GIVEN REQUEST:
Could you extract every line of the listing below verbatim, with no changes?

INPUT ROWS:
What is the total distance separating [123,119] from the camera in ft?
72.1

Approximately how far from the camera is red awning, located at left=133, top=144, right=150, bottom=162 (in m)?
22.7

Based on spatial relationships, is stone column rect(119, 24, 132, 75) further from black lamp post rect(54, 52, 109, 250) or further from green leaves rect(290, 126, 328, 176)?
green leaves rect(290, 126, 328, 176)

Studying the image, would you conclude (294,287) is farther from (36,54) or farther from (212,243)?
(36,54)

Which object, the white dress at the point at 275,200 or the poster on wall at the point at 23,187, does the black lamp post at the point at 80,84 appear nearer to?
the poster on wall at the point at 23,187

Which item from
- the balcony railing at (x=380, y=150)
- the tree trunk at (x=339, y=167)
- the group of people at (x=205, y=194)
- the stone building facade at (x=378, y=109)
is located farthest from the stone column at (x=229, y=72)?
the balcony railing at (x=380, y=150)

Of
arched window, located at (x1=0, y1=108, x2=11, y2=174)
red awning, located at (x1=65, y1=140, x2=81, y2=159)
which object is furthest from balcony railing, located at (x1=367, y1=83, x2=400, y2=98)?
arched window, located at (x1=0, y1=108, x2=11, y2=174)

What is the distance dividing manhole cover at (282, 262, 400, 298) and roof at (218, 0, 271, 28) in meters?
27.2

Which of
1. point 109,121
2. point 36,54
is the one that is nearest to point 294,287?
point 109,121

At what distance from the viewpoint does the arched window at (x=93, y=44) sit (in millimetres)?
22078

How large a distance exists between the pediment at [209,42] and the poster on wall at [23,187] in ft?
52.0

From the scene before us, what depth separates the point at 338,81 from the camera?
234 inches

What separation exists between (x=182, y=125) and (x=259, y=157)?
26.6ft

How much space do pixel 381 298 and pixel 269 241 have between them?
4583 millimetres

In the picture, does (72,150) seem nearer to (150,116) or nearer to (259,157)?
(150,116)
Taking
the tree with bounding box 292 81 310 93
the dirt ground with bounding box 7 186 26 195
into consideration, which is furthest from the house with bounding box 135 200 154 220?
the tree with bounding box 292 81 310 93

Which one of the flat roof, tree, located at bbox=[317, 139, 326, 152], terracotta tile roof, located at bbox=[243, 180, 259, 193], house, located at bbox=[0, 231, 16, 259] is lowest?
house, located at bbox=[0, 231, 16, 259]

RESPONSE BELOW:
What is the total distance separating [123,119] from the camera in ft?
72.1

Approximately how far from the camera is red awning, located at left=133, top=144, right=150, bottom=162 (in m)?
22.7

Based on spatial relationships, is stone column rect(119, 24, 132, 75) further from black lamp post rect(54, 52, 109, 250) or further from green leaves rect(290, 126, 328, 176)?
green leaves rect(290, 126, 328, 176)

Studying the image, would you conclude (294,287) is farther from (36,54) or farther from (212,243)?
(36,54)

Which object, the white dress at the point at 275,200 or the poster on wall at the point at 23,187, does the black lamp post at the point at 80,84 appear nearer to?
the poster on wall at the point at 23,187

Which item from
- the balcony railing at (x=380, y=150)
- the tree trunk at (x=339, y=167)
- the group of people at (x=205, y=194)
- the stone building facade at (x=378, y=109)
is located farthest from the stone column at (x=229, y=72)?
the balcony railing at (x=380, y=150)

Of
arched window, located at (x1=0, y1=108, x2=11, y2=174)
red awning, located at (x1=65, y1=140, x2=81, y2=159)
which object is furthest from balcony railing, located at (x1=367, y1=83, x2=400, y2=98)?
arched window, located at (x1=0, y1=108, x2=11, y2=174)

What is the distance dividing manhole cover at (282, 262, 400, 298) and roof at (218, 0, 271, 28) in meters?
27.2

Which of
1. point 109,121
2. point 36,54
is the one that is nearest to point 294,287?
point 109,121

At what distance from the viewpoint does the arched window at (x=93, y=44) sit (in millimetres)?
22078

How large a distance exists between the pediment at [209,42] and the poster on wall at [23,187] in ft?
52.0

From the scene before us, what depth separates the point at 338,81 from the camera?
234 inches

What separation exists between (x=182, y=125) and (x=259, y=157)?
26.6ft

How much space do pixel 381 298 and pixel 269 241 have between them?
4583 millimetres

In the picture, does (72,150) seem nearer to (150,116) or nearer to (259,157)?
(150,116)
Taking
the tree with bounding box 292 81 310 93
the dirt ground with bounding box 7 186 26 195
into consideration, which is furthest from the house with bounding box 135 200 154 220?
the tree with bounding box 292 81 310 93

Which one of the flat roof, tree, located at bbox=[317, 139, 326, 152], terracotta tile roof, located at bbox=[243, 180, 259, 193], house, located at bbox=[0, 231, 16, 259] is lowest?
house, located at bbox=[0, 231, 16, 259]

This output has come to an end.